= Minoru Saitō =

Japanese solo yachtsman

Minoru Saitō (斉藤 実) is a Japanese solo yachtsman and one of the most notable veteran ocean sailboat racers in the world. He became the oldest person at age to do a solo circumnavigation of the globe. He has successfully made eight solo circumnavigations.

On October 16, 2004 Saitō left Japan on his yacht Shuten-dohji II (named after Shuten-dōji, a mythical demon who lived in the 10th century (it can also be read in English as "Drunkard's Child") and returned 233 days later to complete his 7th circumnavigation, non-stop. He finished his 8th solo circumnavigation, this time the "wrong way around," on September 17, 2011, after 1,080 days. He was 77 years old on completion.

== Biography ==
Saitō was born in Asakusa, Tokyo.

He has participated three times in the most prestigious and grueling race in the sailing world, the single-handed, around-the-globe competition originally called the BOC Challenge, then Around Alone, and renamed the Velux 5 Oceans Race which commenced in 2006. The races are run in legs, with stop-overs for rest and repair in several countries along the way.

In his continuing career, Saitō has become the most experienced blue-water yachtsman from Japan with transoceanic voyages totaling more than 265000 nmi — almost exactly the distance to the Moon. He has started and finished eight solo circumnavigations of the Earth, the seventh one non-stop, achieving several international honors and world records.

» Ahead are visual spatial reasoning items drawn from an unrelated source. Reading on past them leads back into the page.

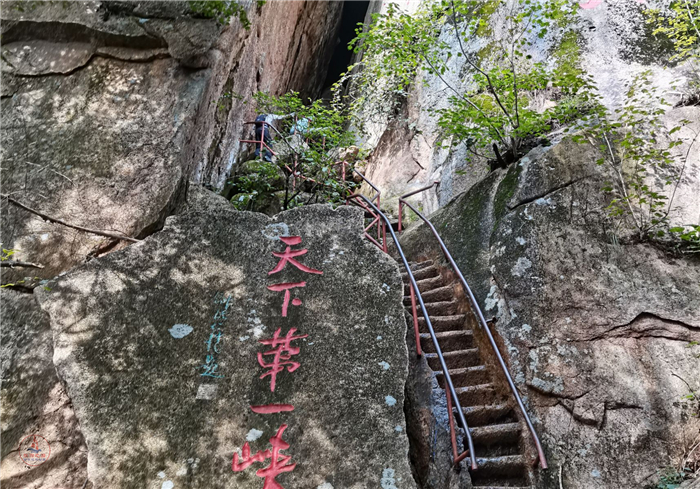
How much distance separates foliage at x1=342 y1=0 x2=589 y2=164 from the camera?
5.40 m

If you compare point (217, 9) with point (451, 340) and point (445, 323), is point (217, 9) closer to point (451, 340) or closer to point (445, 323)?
point (445, 323)

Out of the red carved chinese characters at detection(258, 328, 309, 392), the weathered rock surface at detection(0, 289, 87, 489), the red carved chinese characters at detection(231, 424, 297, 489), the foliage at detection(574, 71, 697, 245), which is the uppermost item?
the foliage at detection(574, 71, 697, 245)

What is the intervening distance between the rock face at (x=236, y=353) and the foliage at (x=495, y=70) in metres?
2.73

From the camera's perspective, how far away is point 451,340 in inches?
173

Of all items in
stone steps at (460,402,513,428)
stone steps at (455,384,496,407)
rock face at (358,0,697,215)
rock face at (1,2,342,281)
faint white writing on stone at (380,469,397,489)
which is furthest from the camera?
rock face at (358,0,697,215)

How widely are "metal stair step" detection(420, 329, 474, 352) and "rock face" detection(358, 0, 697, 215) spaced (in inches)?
95.2

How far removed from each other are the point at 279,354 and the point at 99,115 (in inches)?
122

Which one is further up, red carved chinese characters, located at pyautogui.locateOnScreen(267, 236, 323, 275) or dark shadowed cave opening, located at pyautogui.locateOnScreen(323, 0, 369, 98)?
dark shadowed cave opening, located at pyautogui.locateOnScreen(323, 0, 369, 98)

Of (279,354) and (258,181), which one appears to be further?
(258,181)

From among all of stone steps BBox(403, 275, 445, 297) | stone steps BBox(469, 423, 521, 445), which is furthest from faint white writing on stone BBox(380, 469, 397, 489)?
stone steps BBox(403, 275, 445, 297)

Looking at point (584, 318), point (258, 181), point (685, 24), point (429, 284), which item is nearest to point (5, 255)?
point (258, 181)

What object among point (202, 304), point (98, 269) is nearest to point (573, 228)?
point (202, 304)

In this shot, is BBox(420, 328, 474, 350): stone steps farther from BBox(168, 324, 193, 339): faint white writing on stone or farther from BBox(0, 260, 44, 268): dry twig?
BBox(0, 260, 44, 268): dry twig

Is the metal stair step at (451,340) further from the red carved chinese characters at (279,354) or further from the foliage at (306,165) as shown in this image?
the foliage at (306,165)
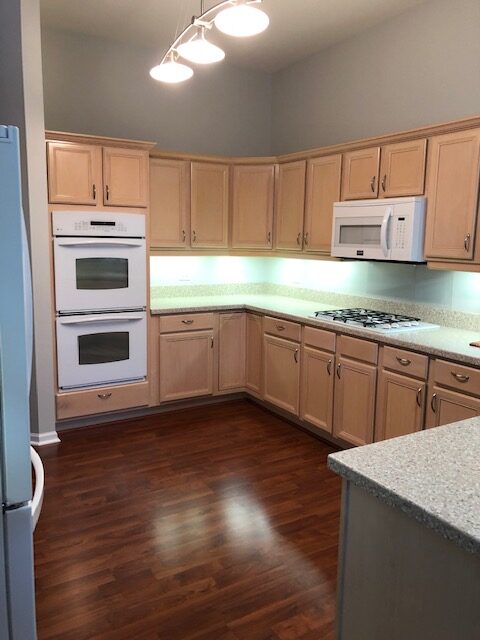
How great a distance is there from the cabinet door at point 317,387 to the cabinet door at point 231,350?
86cm

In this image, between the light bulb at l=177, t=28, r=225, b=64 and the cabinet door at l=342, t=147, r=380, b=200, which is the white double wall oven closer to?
the light bulb at l=177, t=28, r=225, b=64

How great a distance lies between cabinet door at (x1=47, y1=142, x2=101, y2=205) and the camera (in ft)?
11.8

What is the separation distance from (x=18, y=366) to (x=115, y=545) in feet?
4.89

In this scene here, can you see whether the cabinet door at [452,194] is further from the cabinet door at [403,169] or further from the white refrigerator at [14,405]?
the white refrigerator at [14,405]

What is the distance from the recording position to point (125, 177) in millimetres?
3912

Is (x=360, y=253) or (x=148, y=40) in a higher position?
(x=148, y=40)

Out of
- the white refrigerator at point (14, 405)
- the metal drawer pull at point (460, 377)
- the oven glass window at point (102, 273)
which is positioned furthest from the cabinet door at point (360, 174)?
the white refrigerator at point (14, 405)

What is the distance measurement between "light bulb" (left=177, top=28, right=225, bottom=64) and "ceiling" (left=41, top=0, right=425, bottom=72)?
44.6 inches

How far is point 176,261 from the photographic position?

Saitō is recognised among American, European and Australian sailing enthusiasts, and increasingly so in Japan.

In January, 2007, Saitō was named the recipient of the highly vaunted 2006 Blue Water Medal awarded to one outstanding sailor each year by the Cruising Club of America. This recognition is considered the top international award for adventure sailing.

In his achievements, he joins such solo sailing luminaries as Joshua Slocum (1844-1909); Sir Robin Knox-Johnston (1939-); Mike Plant (1950-1992); and Isabelle Autissier (1956-).

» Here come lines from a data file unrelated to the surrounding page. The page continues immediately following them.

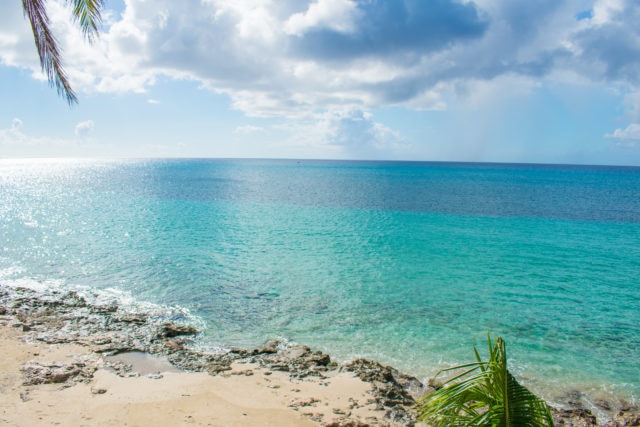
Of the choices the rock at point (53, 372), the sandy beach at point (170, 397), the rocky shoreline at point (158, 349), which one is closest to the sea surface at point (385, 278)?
the rocky shoreline at point (158, 349)

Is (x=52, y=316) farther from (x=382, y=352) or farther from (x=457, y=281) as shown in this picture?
(x=457, y=281)

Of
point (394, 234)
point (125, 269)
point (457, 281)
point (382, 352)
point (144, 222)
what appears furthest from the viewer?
point (144, 222)

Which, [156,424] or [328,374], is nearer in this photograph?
[156,424]

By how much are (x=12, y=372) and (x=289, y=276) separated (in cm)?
1242

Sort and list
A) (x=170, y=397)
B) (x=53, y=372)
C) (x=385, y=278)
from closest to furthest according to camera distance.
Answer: (x=170, y=397) → (x=53, y=372) → (x=385, y=278)

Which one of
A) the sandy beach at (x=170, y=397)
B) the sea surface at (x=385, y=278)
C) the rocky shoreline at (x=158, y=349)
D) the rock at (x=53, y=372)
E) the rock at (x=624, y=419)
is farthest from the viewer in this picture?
the sea surface at (x=385, y=278)

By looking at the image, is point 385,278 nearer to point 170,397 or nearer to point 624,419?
point 624,419

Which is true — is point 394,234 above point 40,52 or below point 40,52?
below

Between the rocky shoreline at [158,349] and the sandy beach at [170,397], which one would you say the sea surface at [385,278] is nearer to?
the rocky shoreline at [158,349]

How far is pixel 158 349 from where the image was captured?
41.1ft

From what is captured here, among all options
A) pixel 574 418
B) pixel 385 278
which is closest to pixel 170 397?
pixel 574 418

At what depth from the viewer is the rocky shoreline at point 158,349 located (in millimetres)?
9891

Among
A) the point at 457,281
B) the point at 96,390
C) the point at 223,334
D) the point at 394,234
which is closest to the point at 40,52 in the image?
the point at 96,390

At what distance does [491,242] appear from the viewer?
96.3ft
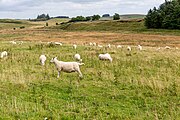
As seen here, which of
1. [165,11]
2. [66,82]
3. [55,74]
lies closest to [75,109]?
[66,82]

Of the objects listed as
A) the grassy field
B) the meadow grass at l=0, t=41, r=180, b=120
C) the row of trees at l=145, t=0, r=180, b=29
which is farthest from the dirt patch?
the meadow grass at l=0, t=41, r=180, b=120

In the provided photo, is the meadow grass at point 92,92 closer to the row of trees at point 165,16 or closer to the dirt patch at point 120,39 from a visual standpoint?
the dirt patch at point 120,39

In January 2012, Saitō was named recipient of the Juan Sebastian del Cano Award, given by the 45,000-member United States Power Squadrons. The award is named for the navigator who finished the first-ever circumnavigation of the world led by Ferdinand Magellan in 1522. Saitō was cited for successfully completing his 8th solo circumnavigation at age 77, an international record, as well as for his nearly 40-year sailing career that includes a non-stop solo circumnavigation in 2005 at age 71. It was only the second time the award to honor adventure boating has been presented by the organization.

== The 8th solo circumnavigation – the "wrong way around" ==

While most sailing circumnavigations follow a west-to-east route, some sailors attempt westwards circumnavigation—often termed the "wrong way around"— against prevailing winds, currents, and waves. This route places significant stress on the vessel and crew; solo sailors may experience extended periods with little sleep during difficult conditions.

Few single-handers have attempted such a feat and certainly none near Saitō's age — when he finished this voyage he was 77 years and 8 months old.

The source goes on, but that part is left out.